The state’s new Bureau of Medical Cannabis Regulation is well aware that eliminating unlicensed retailers is one of biggest challenges they face over the coming years, spokeswoman Veronica Harms.
Once a licensing structure is in place, she said her agency will work with local authorities to enforce cannabis laws. But until then, Harms noted the state doesn’t have jurisdiction over rogue shops, with that responsibility still squarely on local law enforcement.
Shoppers beware
As for adults who buy weed from these unscrupulous shops, Pullman said they have very little to worry about.
“Buying marijuana was never illegal and possession of up to an ounce is now totally legal for those over 21,” he said.
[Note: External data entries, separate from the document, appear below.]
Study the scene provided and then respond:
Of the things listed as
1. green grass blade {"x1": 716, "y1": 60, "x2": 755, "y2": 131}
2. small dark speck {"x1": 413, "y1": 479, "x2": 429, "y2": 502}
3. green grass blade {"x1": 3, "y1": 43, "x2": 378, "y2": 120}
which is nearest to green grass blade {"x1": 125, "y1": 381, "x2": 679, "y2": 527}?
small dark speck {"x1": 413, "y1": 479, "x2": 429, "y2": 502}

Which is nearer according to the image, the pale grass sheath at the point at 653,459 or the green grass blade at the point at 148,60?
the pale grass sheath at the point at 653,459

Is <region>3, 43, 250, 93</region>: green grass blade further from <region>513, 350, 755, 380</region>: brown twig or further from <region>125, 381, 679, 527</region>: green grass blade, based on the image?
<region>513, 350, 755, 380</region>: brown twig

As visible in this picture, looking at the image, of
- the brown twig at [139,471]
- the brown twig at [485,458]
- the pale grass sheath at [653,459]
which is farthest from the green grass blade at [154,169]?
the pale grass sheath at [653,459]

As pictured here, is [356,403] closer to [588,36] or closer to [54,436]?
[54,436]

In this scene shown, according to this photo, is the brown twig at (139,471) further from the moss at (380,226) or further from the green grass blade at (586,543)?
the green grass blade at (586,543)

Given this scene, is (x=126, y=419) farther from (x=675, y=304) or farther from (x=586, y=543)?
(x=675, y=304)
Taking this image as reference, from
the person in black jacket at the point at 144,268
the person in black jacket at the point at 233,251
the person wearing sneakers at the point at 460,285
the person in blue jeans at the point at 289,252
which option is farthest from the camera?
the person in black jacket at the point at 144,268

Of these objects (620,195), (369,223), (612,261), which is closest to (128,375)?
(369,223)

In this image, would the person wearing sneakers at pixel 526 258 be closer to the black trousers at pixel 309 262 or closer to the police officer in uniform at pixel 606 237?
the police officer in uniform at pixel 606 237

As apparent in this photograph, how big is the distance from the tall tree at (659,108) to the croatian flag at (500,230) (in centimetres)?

But if customers who don’t have doctor’s recommendations for marijuana sign forms – like the one I was handed at Green Light District in Anaheim – swearing that they do, Pullman said they could face prosecution for fraud and perjury.
“They would have to prove that you knew somehow that there was a legal connotation to what you were signing and most people can just play dumb about that,” Pullman said.
The words “under penalty of perjury” are a bit of a giveaway, he noted, giving more zealous prosecutors something to work with.
Still, he said, “I think it would be very difficult to prosecute and very unlikely that they would go after the buyer.”
For those who aren’t willing to take that gamble, the only ways to legally get cannabis in California now without a doctor’s recommendation are to either wait until their homegrown supply is ready or to be given an ounce (or less) from another adult.